Saved entries:

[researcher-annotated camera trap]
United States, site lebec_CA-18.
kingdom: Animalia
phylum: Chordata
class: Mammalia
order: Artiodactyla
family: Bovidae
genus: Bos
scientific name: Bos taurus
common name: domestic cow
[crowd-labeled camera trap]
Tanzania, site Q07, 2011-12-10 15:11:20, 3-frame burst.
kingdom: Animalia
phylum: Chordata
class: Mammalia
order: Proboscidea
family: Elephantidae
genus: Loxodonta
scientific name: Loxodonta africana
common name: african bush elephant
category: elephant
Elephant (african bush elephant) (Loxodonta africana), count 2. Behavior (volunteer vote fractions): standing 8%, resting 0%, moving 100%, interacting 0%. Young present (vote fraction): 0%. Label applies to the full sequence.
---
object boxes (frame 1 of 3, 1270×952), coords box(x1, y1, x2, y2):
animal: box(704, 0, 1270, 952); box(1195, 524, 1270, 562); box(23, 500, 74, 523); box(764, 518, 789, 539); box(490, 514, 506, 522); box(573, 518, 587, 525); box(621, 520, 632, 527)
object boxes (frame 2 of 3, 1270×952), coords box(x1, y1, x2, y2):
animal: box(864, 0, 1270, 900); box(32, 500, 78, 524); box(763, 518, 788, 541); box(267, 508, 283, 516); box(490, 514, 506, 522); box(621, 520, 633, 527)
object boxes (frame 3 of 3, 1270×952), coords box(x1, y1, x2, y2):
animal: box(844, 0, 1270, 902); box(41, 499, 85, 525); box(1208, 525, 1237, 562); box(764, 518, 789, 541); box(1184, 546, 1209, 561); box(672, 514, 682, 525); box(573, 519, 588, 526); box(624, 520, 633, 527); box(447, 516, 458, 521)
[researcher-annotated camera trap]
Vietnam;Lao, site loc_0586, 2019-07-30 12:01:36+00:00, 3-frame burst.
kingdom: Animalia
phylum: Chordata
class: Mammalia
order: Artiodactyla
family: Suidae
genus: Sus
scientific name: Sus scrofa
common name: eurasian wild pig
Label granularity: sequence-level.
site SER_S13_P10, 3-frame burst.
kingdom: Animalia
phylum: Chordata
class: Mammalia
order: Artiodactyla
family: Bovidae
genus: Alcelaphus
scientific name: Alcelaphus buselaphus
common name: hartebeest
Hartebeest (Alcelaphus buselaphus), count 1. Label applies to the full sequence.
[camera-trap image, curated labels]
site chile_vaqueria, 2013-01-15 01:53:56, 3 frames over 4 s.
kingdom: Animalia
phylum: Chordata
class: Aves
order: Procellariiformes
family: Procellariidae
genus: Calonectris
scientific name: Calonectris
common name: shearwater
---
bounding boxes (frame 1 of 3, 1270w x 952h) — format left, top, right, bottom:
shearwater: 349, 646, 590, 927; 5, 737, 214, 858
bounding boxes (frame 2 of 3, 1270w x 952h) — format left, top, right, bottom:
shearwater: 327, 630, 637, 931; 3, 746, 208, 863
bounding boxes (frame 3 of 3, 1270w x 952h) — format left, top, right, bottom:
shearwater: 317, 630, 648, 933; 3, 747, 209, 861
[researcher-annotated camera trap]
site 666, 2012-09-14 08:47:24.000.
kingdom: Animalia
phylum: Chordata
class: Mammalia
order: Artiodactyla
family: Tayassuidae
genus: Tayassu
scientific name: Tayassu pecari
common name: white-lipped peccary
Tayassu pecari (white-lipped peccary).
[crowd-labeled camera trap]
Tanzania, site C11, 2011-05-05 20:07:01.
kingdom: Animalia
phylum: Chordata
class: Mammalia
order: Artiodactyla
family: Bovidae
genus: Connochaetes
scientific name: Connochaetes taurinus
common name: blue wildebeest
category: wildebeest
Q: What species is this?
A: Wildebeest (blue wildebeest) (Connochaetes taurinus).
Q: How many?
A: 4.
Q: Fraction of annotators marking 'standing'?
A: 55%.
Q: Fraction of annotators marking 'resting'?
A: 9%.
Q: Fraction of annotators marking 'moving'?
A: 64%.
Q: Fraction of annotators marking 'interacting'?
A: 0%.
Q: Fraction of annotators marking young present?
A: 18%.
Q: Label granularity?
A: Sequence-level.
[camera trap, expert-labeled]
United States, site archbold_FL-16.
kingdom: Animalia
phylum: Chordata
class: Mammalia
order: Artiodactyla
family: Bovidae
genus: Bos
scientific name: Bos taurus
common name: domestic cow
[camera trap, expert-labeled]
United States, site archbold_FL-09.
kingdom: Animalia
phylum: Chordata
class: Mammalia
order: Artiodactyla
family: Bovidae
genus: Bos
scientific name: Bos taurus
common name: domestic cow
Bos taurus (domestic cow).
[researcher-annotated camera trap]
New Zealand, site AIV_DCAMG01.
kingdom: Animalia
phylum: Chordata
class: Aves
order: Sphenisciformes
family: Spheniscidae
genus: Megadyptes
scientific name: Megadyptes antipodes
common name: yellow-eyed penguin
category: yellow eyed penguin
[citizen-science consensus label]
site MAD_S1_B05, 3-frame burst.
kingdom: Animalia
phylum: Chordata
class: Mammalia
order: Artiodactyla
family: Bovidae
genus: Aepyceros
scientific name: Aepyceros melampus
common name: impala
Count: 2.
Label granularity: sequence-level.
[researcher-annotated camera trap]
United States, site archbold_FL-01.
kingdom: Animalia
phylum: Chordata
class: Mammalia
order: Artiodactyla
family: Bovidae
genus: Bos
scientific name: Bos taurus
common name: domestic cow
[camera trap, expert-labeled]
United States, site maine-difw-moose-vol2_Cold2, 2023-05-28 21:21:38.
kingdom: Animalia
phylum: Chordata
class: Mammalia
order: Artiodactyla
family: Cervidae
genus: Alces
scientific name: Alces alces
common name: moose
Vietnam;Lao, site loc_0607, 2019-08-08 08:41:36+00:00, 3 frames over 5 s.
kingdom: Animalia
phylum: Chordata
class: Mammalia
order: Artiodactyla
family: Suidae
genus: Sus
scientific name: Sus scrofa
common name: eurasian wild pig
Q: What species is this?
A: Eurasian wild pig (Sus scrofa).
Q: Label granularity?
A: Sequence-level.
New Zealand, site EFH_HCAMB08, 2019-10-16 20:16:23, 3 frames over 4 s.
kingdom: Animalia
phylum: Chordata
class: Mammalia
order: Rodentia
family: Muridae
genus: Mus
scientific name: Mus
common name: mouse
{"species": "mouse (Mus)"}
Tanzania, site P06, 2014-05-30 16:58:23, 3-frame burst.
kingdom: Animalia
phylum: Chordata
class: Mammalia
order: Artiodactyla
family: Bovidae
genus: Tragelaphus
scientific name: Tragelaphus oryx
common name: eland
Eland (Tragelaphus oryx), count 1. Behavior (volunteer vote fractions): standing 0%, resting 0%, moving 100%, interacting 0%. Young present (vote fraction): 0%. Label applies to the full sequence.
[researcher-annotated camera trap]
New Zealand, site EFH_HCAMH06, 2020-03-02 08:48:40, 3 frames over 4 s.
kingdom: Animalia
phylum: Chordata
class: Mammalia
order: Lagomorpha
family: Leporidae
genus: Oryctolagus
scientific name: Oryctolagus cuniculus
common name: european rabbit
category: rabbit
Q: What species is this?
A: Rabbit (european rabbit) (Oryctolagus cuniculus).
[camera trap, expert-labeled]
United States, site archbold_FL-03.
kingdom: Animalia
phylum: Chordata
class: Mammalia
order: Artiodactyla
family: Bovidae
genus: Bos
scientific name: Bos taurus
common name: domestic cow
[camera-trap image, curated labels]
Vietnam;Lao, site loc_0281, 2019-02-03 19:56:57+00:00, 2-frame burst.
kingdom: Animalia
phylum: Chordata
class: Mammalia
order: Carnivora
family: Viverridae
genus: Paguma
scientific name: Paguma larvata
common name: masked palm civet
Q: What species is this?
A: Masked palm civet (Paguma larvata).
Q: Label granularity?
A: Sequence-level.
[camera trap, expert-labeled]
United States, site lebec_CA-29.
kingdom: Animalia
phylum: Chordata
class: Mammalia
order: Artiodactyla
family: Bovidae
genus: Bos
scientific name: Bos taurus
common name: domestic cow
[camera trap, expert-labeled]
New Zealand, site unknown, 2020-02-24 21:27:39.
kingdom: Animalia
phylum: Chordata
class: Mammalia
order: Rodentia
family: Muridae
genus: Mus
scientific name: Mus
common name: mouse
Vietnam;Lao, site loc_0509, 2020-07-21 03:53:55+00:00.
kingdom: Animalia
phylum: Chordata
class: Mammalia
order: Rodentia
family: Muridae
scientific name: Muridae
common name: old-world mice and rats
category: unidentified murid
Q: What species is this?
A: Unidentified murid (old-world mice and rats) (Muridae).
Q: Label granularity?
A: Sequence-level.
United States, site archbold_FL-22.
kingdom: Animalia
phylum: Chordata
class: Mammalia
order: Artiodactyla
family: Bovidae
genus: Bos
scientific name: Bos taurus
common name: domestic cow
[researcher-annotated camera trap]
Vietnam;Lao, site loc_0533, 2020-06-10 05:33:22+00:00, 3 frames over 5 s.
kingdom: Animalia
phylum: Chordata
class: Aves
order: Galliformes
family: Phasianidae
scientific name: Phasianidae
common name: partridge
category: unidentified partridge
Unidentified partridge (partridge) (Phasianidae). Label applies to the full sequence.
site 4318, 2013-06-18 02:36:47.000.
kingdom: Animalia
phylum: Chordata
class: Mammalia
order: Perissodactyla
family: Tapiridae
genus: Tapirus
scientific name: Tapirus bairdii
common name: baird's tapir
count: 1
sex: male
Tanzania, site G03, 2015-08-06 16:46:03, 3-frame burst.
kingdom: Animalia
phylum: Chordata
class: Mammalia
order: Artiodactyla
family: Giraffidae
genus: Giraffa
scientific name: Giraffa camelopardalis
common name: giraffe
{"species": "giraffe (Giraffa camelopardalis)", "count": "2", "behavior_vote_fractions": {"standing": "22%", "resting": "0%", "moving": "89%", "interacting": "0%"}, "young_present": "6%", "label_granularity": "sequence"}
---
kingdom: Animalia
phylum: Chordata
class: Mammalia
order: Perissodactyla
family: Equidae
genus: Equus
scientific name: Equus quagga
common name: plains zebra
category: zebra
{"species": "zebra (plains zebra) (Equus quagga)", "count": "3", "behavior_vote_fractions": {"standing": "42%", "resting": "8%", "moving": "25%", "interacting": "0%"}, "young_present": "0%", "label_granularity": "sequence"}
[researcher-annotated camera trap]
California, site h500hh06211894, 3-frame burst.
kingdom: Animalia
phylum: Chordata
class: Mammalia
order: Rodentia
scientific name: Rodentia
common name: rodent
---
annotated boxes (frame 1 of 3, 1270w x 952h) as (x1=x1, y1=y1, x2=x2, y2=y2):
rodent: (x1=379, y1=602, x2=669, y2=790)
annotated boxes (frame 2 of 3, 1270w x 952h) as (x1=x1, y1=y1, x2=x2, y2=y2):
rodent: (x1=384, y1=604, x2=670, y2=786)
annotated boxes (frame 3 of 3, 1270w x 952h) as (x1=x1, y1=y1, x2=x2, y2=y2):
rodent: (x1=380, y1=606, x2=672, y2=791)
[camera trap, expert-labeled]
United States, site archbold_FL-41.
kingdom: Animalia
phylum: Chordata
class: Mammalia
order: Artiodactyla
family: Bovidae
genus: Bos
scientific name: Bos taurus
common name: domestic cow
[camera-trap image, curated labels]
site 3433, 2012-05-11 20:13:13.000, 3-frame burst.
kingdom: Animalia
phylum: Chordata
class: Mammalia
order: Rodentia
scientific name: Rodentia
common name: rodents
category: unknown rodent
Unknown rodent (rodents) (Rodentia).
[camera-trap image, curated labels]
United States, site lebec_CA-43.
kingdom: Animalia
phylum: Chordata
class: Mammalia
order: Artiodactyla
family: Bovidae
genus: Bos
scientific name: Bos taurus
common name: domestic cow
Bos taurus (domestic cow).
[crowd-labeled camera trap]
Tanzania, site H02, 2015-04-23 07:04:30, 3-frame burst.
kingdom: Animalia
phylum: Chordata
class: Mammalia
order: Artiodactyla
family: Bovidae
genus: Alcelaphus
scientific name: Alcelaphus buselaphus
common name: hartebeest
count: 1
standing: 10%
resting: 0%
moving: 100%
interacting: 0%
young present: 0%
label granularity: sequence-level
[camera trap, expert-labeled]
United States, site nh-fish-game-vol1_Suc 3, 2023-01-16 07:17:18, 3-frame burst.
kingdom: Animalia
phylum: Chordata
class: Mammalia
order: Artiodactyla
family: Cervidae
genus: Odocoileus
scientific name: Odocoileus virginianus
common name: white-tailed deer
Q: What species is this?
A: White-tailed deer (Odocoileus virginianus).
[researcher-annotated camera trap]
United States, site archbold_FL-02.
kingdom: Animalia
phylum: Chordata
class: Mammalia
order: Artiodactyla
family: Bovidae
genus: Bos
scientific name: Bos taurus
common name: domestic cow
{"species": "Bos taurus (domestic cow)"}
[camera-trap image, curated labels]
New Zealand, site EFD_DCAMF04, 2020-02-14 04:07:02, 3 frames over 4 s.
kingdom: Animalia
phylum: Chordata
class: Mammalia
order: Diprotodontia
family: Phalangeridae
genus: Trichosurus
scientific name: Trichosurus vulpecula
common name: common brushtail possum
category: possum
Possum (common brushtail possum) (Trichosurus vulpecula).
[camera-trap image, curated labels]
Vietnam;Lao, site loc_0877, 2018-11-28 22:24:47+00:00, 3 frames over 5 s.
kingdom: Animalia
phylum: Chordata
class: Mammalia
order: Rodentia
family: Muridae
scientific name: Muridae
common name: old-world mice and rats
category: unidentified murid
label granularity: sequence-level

To do:
Could you return exactly the lines above from the line with "Tanzania, site C11, 2011-05-05 20:07:01." to the line with "order: Sphenisciformes", both included, and nothing else?

Task result:
Tanzania, site C11, 2011-05-05 20:07:01.
kingdom: Animalia
phylum: Chordata
class: Mammalia
order: Artiodactyla
family: Bovidae
genus: Connochaetes
scientific name: Connochaetes taurinus
common name: blue wildebeest
category: wildebeest
Q: What species is this?
A: Wildebeest (blue wildebeest) (Connochaetes taurinus).
Q: How many?
A: 4.
Q: Fraction of annotators marking 'standing'?
A: 55%.
Q: Fraction of annotators marking 'resting'?
A: 9%.
Q: Fraction of annotators marking 'moving'?
A: 64%.
Q: Fraction of annotators marking 'interacting'?
A: 0%.
Q: Fraction of annotators marking young present?
A: 18%.
Q: Label granularity?
A: Sequence-level.
[camera trap, expert-labeled]
United States, site archbold_FL-16.
kingdom: Animalia
phylum: Chordata
class: Mammalia
order: Artiodactyla
family: Bovidae
genus: Bos
scientific name: Bos taurus
common name: domestic cow
[camera trap, expert-labeled]
United States, site archbold_FL-09.
kingdom: Animalia
phylum: Chordata
class: Mammalia
order: Artiodactyla
family: Bovidae
genus: Bos
scientific name: Bos taurus
common name: domestic cow
Bos taurus (domestic cow).
[researcher-annotated camera trap]
New Zealand, site AIV_DCAMG01.
kingdom: Animalia
phylum: Chordata
class: Aves
order: Sphenisciformes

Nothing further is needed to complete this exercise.